> **Prompt**
A verbatim printing of the entries that follow is needed; pictures must not appear in it.

> **Captioned web images**
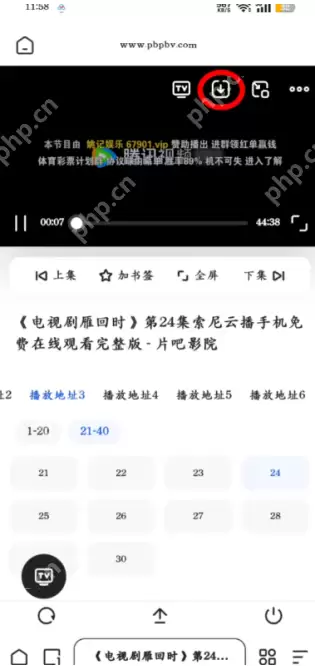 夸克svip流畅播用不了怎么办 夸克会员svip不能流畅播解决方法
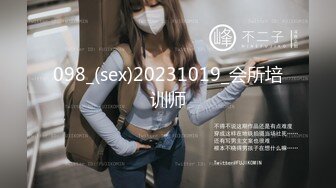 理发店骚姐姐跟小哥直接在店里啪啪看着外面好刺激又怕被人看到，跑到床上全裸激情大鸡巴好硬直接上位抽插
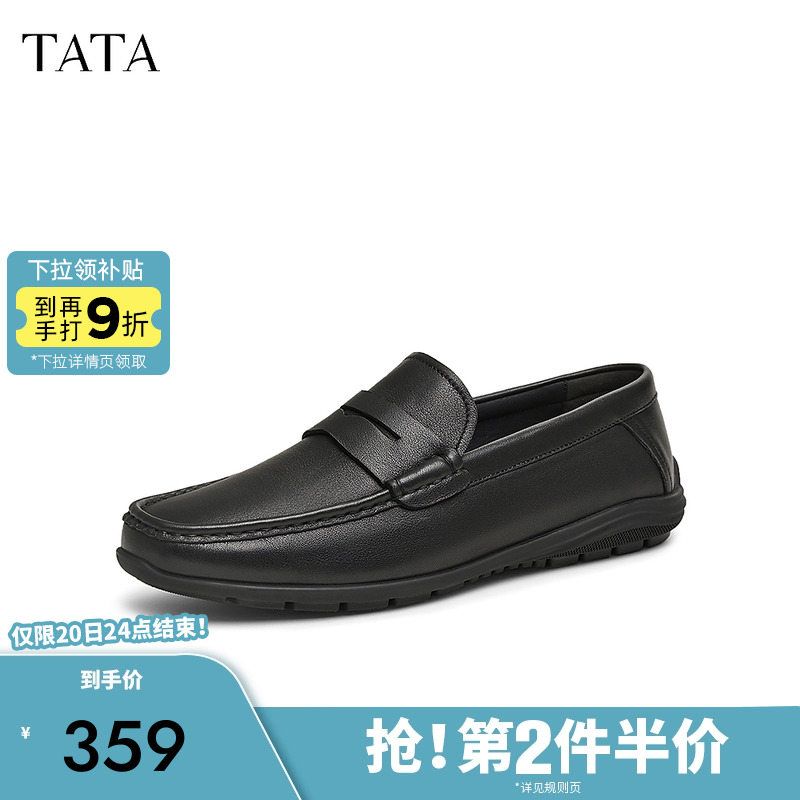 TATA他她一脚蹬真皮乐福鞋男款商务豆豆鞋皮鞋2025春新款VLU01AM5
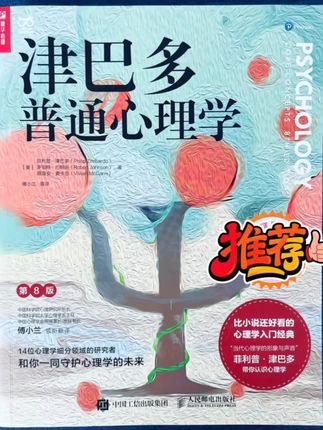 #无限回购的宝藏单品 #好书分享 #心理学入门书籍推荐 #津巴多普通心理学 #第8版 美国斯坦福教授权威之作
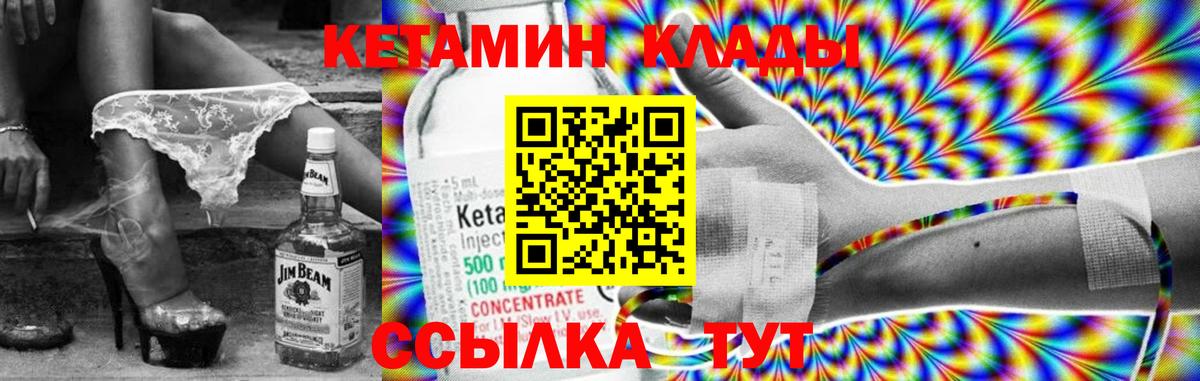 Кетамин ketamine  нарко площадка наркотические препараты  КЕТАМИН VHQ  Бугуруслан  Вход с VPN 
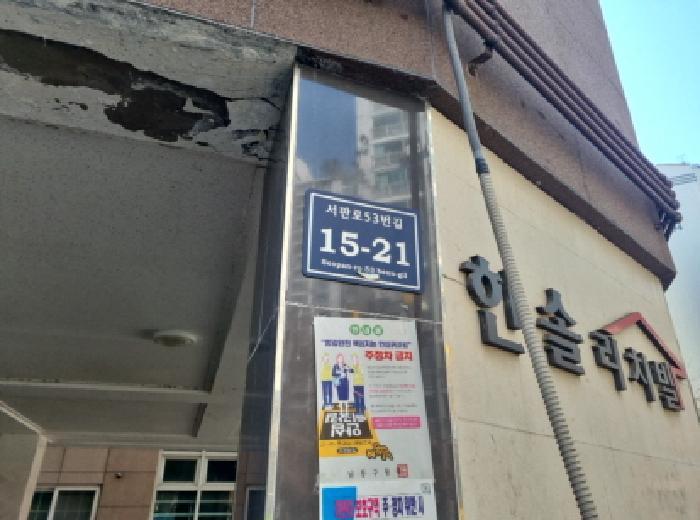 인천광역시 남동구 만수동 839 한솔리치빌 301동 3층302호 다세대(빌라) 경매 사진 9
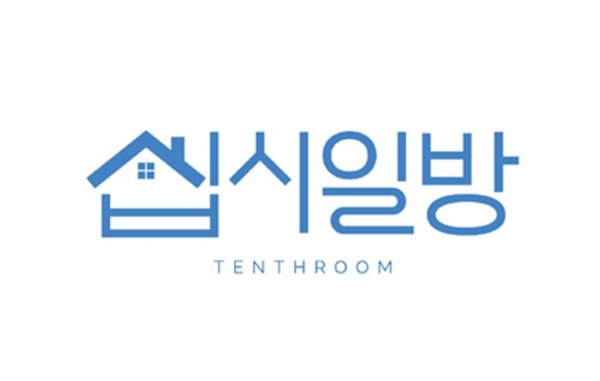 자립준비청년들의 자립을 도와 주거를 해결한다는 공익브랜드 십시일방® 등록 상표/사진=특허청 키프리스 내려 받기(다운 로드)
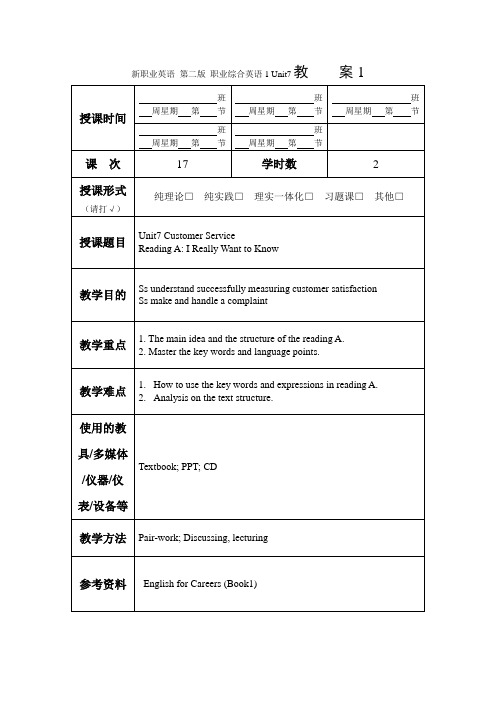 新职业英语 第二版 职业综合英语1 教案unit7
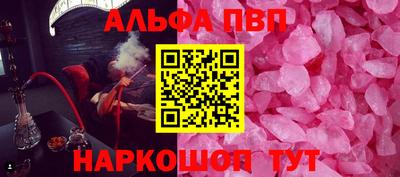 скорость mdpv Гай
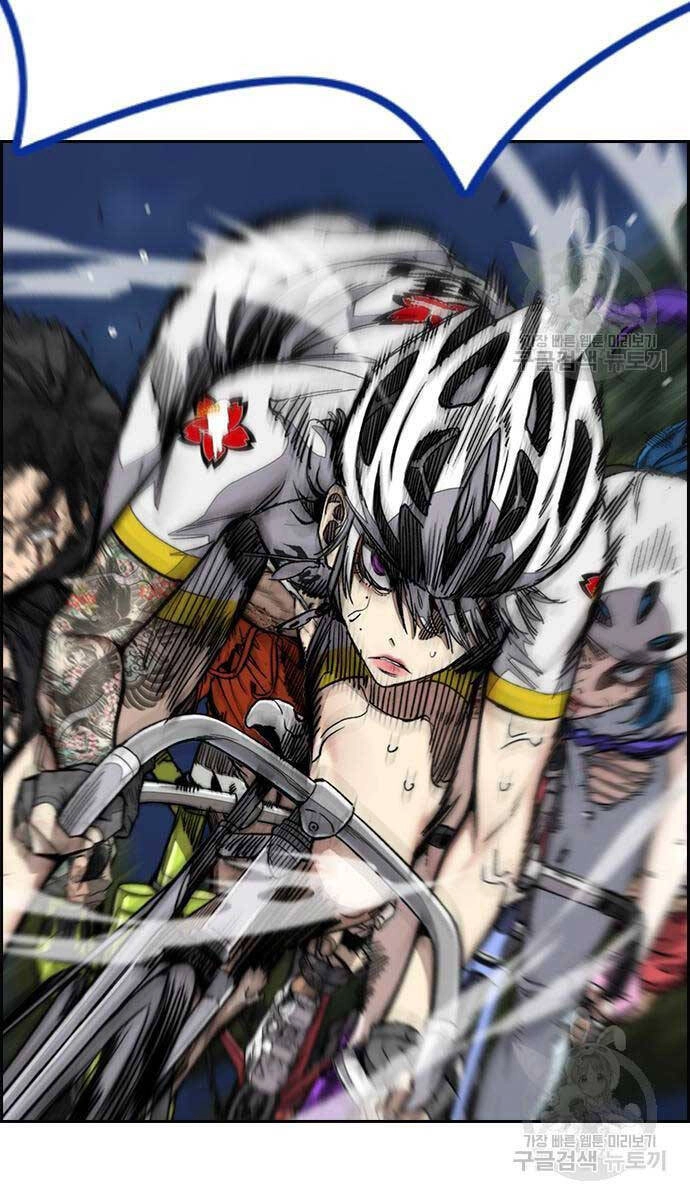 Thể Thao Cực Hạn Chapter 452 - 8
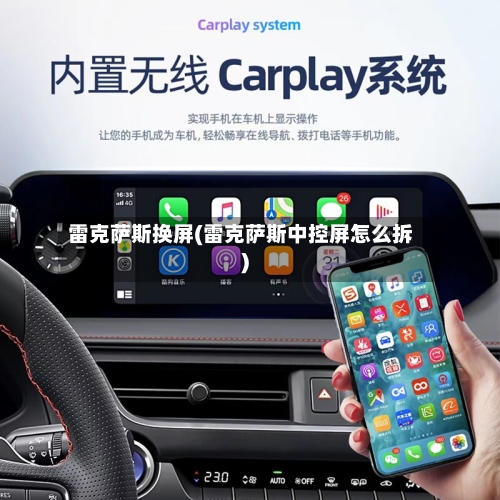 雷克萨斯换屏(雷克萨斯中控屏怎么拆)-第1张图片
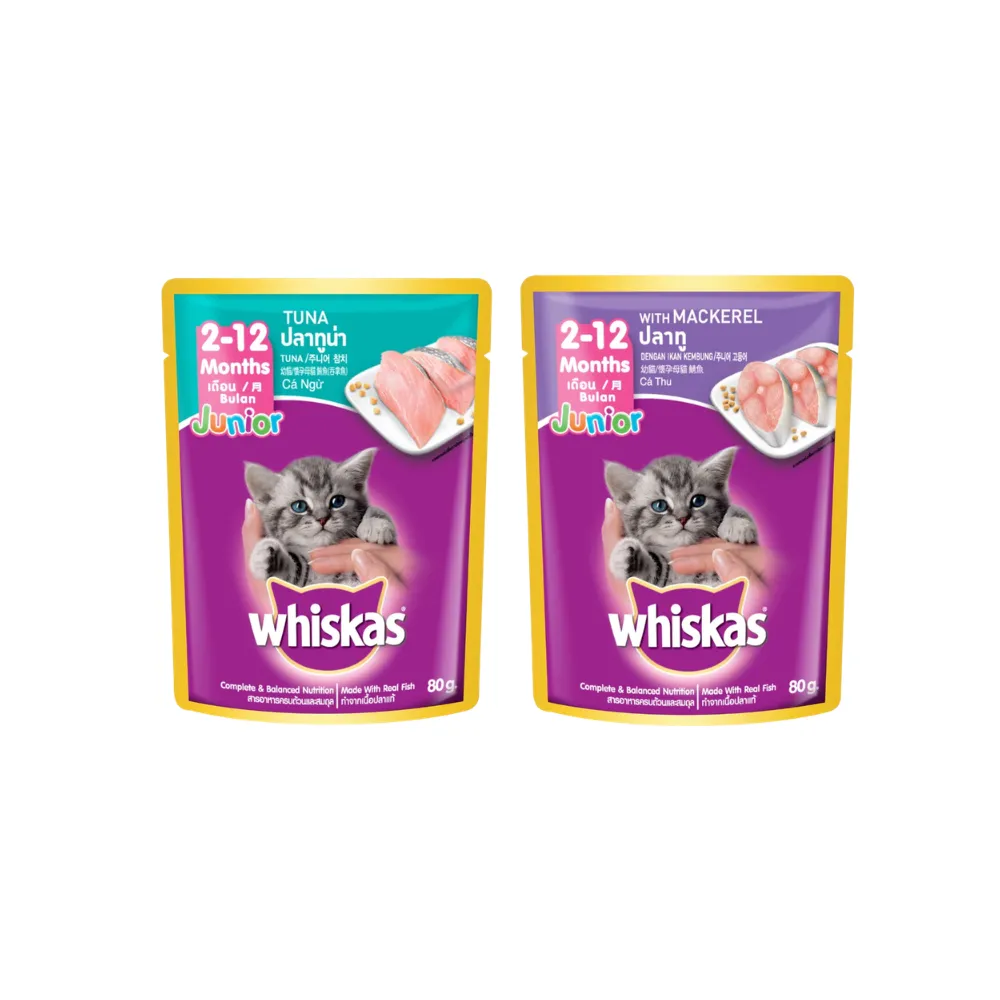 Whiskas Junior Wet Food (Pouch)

> **Exercise result**
 夸克svip流畅播用不了怎么办 夸克会员svip不能流畅播解决方法
 理发店骚姐姐跟小哥直接在店里啪啪看着外面好刺激又怕被人看到，跑到床上全裸激情大鸡巴好硬直接上位抽插
 TATA他她一脚蹬真皮乐福鞋男款商务豆豆鞋皮鞋2025春新款VLU01AM5
 #无限回购的宝藏单品 #好书分享 #心理学入门书籍推荐 #津巴多普通心理学 #第8版 美国斯坦福教授权威之作
 Кетамин ketamine  нарко площадка наркотические препараты  КЕТАМИН VHQ  Бугуруслан  Вход с VPN 
 인천광역시 남동구 만수동 839 한솔리치빌 301동 3층302호 다세대(빌라) 경매 사진 9
 자립준비청년들의 자립을 도와 주거를 해결한다는 공익브랜드 십시일방® 등록 상표/사진=특허청 키프리스 내려 받기(다운 로드)
 新职业英语 第二版 职业综合英语1 教案unit7
 скорость mdpv Гай
 Thể Thao Cực Hạn Chapter 452 - 8
 雷克萨斯换屏(雷克萨斯中控屏怎么拆)-第1张图片
 Whiskas Junior Wet Food (Pouch)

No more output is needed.